Gerek ülkemizin temel sorunlarından birisi olan işsizlik sorununun azaltılmasına ciddi bir katkı sağlamak, gerekse de yatırımcının işletme dönemi maliyetlerini azaltmak amacıyla, sınırlı da olsa gelir vergisi stopajına ilişkin bir teşvik yeni yatırım teşvikleri kapsamında mutlaka sağlanmalıdır.
Yatırım yeri sağlanması
Bazı bölgelerdeki yatırımlar ile turizm gibi sektörlerdeki yatırımlara uzun süredir sağlanan yatırım yeri tahsisi teşviki, son yatırım teşvik düzenlemeleriyle daha kapsamlı olarak düzenlenmiştir.
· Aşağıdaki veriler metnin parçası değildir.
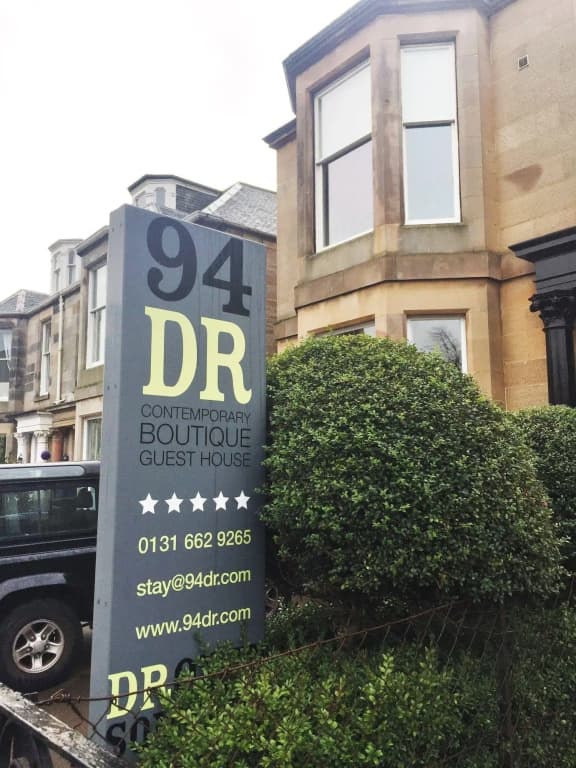 94DR. - photo 1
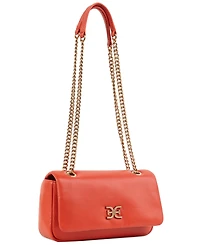 Sam Edelman Kia Convertible Small Crossbody Bag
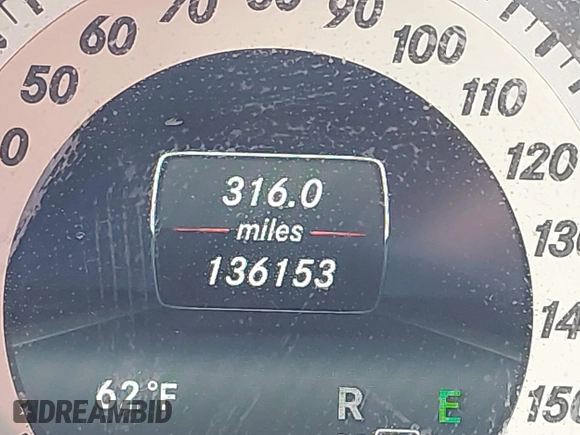 2015 Mercedes-Benz CLS 400 with VIN WDDLJ6HB7FA157214, listed as a IAAI auction lot 40657456 with 136,153 mi miles and . Bid and sale history available at DreamBid. Image 15.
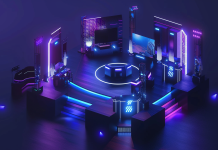 Чем отличаются Beam, Spot и Wash: простое объяснение типов световых приборов для сцены и мероприятий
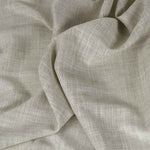 Warwick Fabrics - Paros 300cm wide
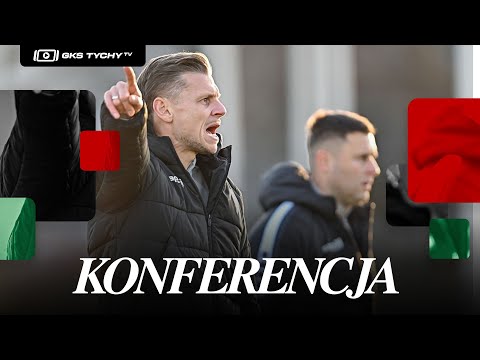 You are currently viewing Konferencja prasowa z Łukaszem Piszczkiem [TRANSMISJA]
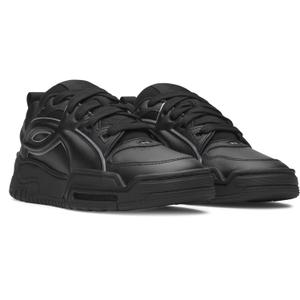 Sneakersy Under Armour HB-Lo image-1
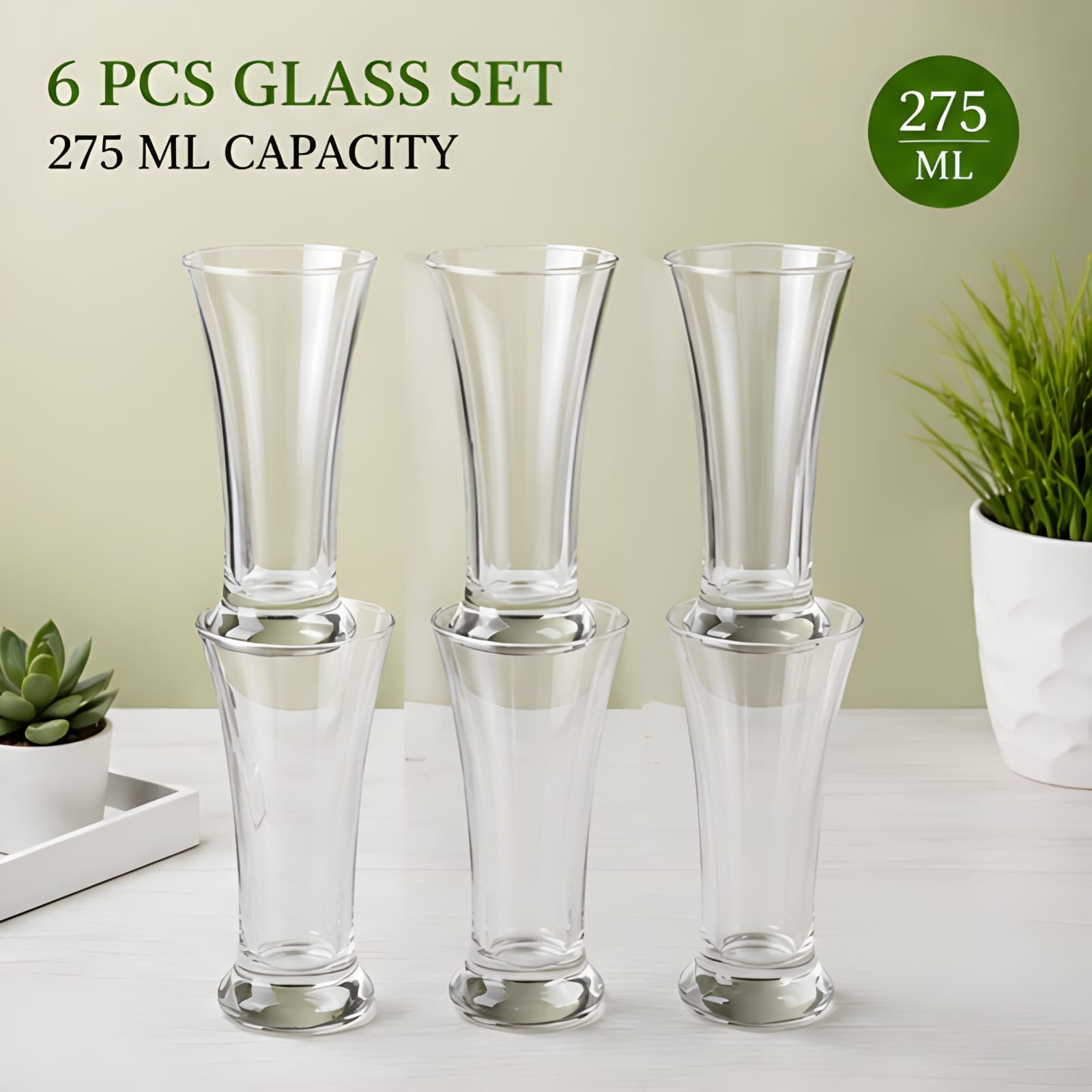 dineaura bavaria tumbler hb 275 ml dineaura bavaria tumbler hb 275 ml
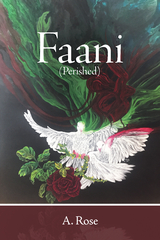 Faani - A. Rose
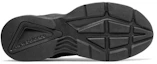 Shop 뉴발란스 411 블랙 (New Balance 411 Black) MA411LK1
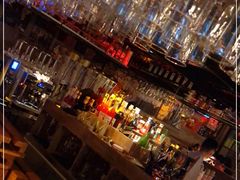 -18BAN音乐啤酒馆(西丽店)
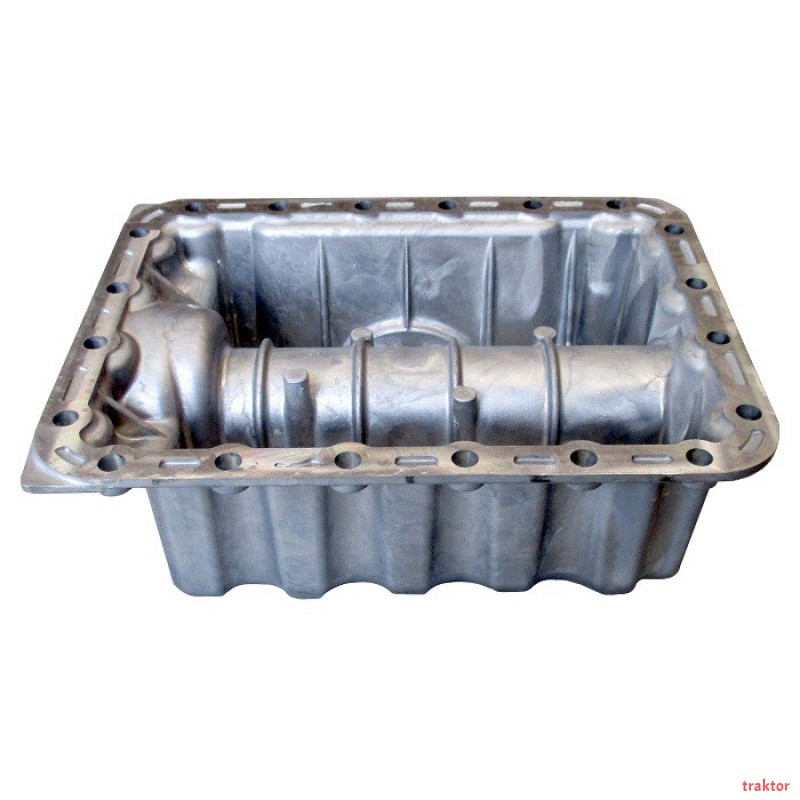 Καρτερ ORIGINAL KUBOTA 15521-01610 15521-01614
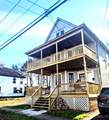 715 Chestnut Street - Photo 13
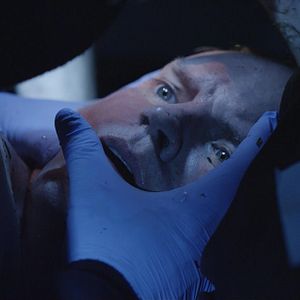 Foto The Blackout Experiments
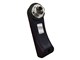 Hidemicron Pro X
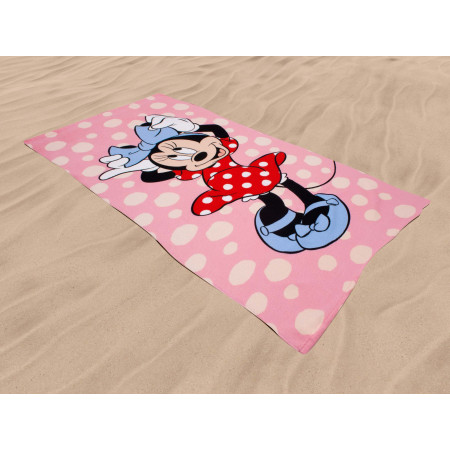 10 toallas de playa que puedes comprar rebajadas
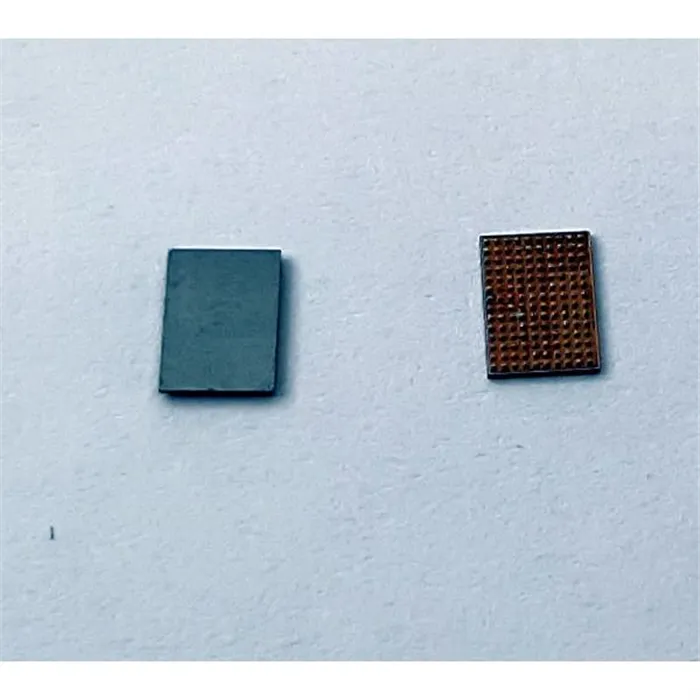 IC 338S00843 audio para Iphone 15 Pro Max calidad premium 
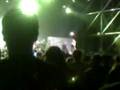 Nightwish - Amaranth Live Argentina 2008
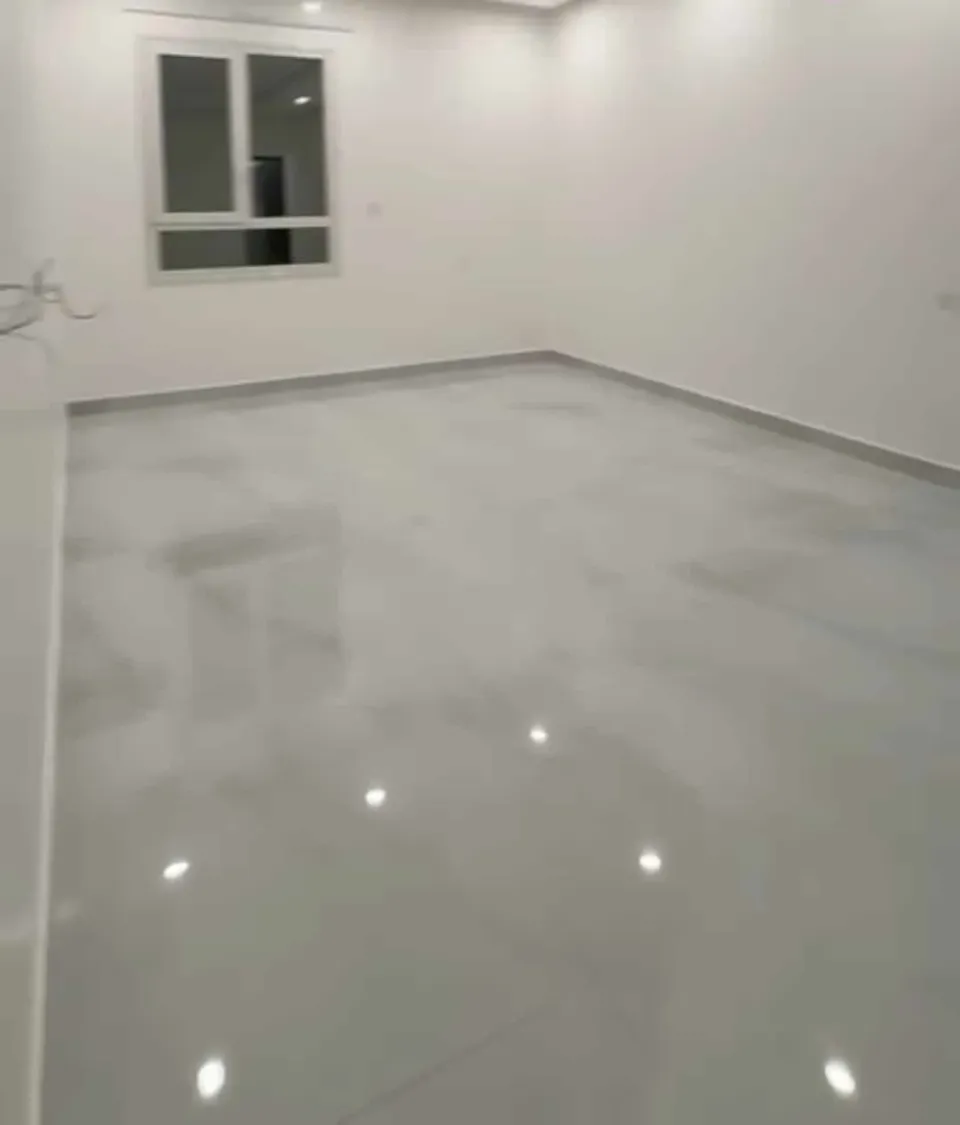 Apartment For Rent in Salwa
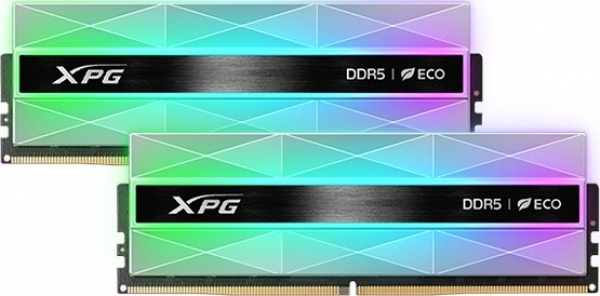 XPG Lancer Neon 32 GB 6800 MT
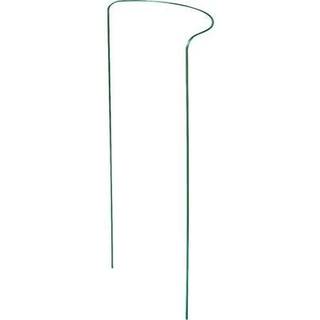 Weibulls staudeholder / Plantestøtte - 40 x 100 cm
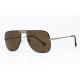 Jaguar 479 - 922 A9 original vintage sunglasses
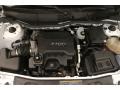 2009 Pontiac Torrent 3.4 Liter OHV 12-Valve V6 Engine Photo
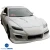 FRP RAME Hood w Garnishes 3pc > Mazda RX-8 (SE3P) 2004-2011 - image 27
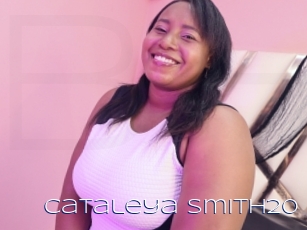Cataleya_smith20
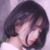 赵依依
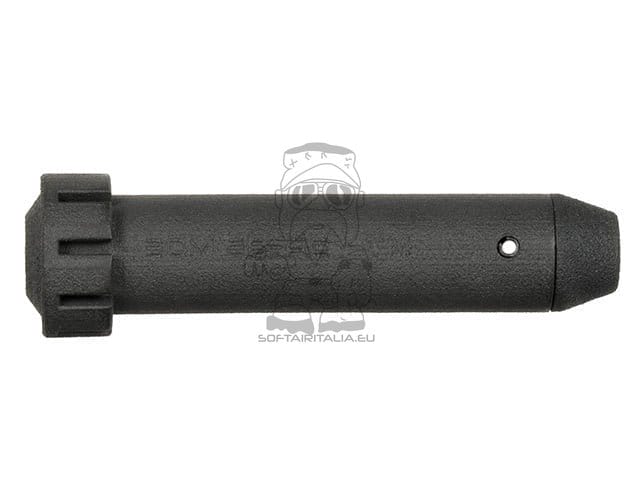 Buffer in polimero per repliche GBBR TM/DE di 3DM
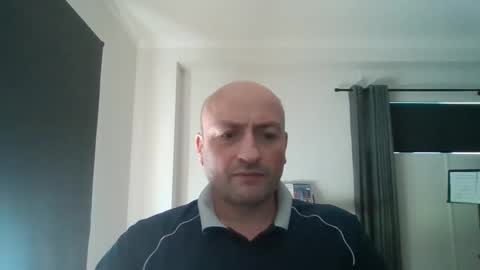 tradiedan2023 online show from 1, 12, 2024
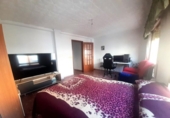 Casa de pueblo en venta en la España, Corbera, ref: TR414903 foto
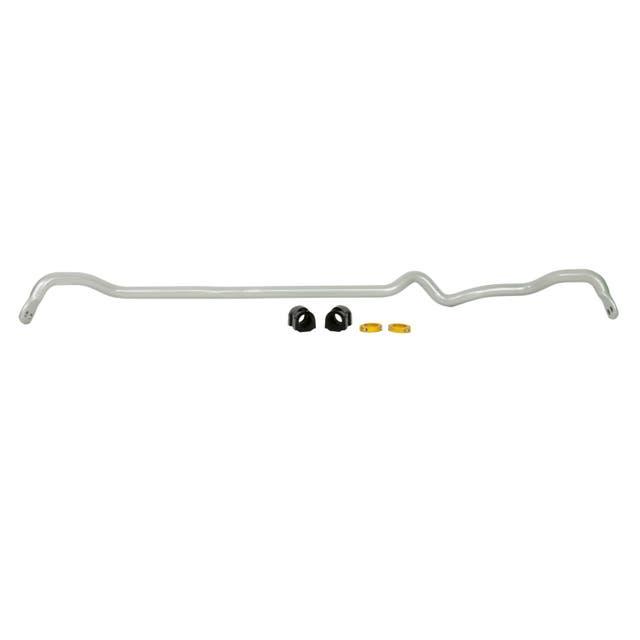 Whiteline BSF50Z | Subaru Forester Suspension Stabilizer Bar Assembly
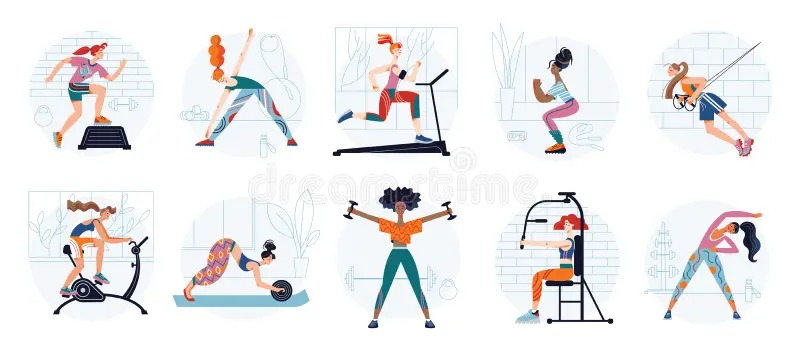 反诈细节：非法平台为何限制你的提现额度？（反诈观察：非法平台为什么要限制你的提现？）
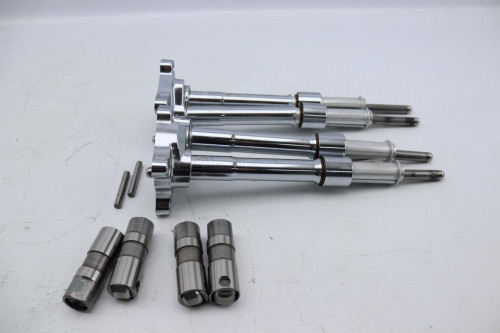Poussoir de culbuteur HARLEY DAVIDSON 1690 SOFTAIL HERITAGE 2012 - 2017
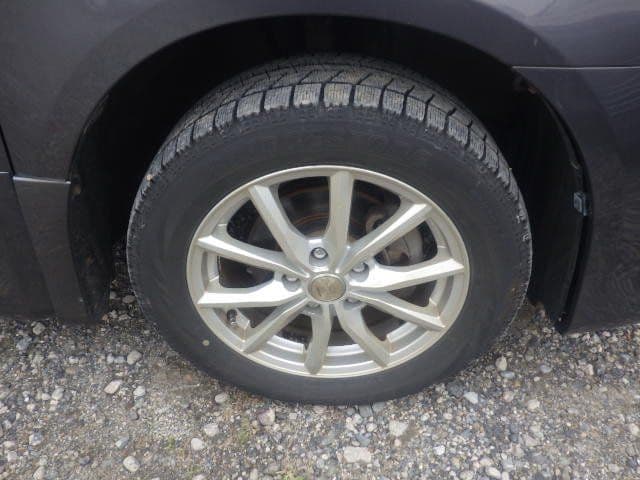 Vehicle SU00001146 large view 11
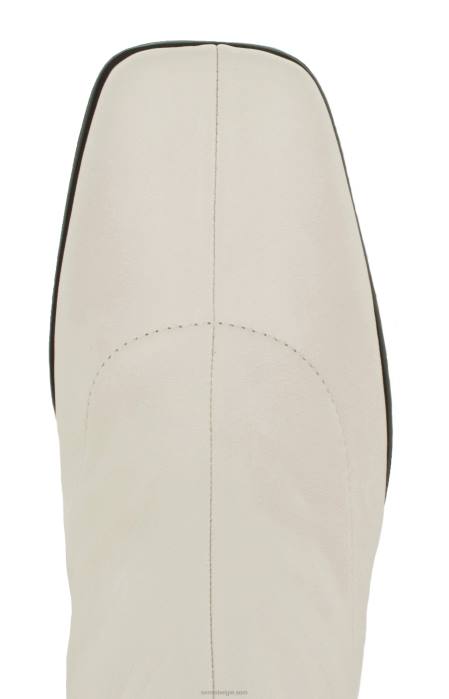 4P2872 Senso herfst/winter 21 elsie ii ijs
Ancak izleyebildiğimiz kadarıyla, yatırımcılara yer tahsisiyle ilgili beklenen etkiler görülmemektedir.
Bu durumun ortaya çıkmasında, tahsis edilen arsalar için yapılması gereken ödemelerin, konu ile ilgili bürokratik engellerin ve yerel olarak görevli kurum ve kuruluşların konuya yeterli önemi vermemelerinin etkili olduğu tahmin edilmektedir.
Öte yandan, basında son zamanlarda yer alan haberlerden, farklı mevzuat kapsamında yatırımcılara tahsis edilen arsaların zamanında ve tahsise uygun olarak kullanılmadığı, uzun süre arsaların boş tutulduğu anlaşılmaktadır.
Bu çerçevede yatırımlara yer tahsisi ile ilgili düzenlemelerin topluca yeniden değerlendirilmesine ve aksayan yönlerin giderilmesine çalışılmalıdır. Arazi zengini ülkemizde yatırımcının yer konusunda sorun yaşanmasının anlaşılabilir bir yanı yoktur.
Bakanlar Kurulu'na özel yetki verilmesi
Mevcut teşvik mevzuatımız, Bakanlar Kurulu'na çok geniş yetkiler vermiş olmakla birlikte, yatırım veya yatırımcı bazında yetkileri yoktur. Başta Ekonomi Bakanlığı ve Maliye Bakanlığı olmak üzere ilgili kamu otoritelerinin yetkileri ise daha sınırlı ve uygulamaya ilişkindir.
Özellikle; büyüklüğü, istihdam ve teknoloji yaratma kapasitesi gibi konularda, tek bir yatırım olarak dahi önemli olan yatırımlar için, kanunla belirlenen sınırlar çerçevesinde, yatırım veya yatırımcı bazında yetki kullanılabilmesinde ve bu alanda belli bir esneklik sağlanmasında yarar olduğu düşünülmektedir.
Yatırım teşvik mevzuatının değiştirilmesi ve ortaya çıkan ihtiyacın hızla karşılanması her zaman mümkün olmakla birlikte, ülke açısından özelliği ve önemi olan yatırımlar için özel yetkilerin bulunması, özel yasal düzenleme yapılmasından daha kabul edilebilir bir durumdur.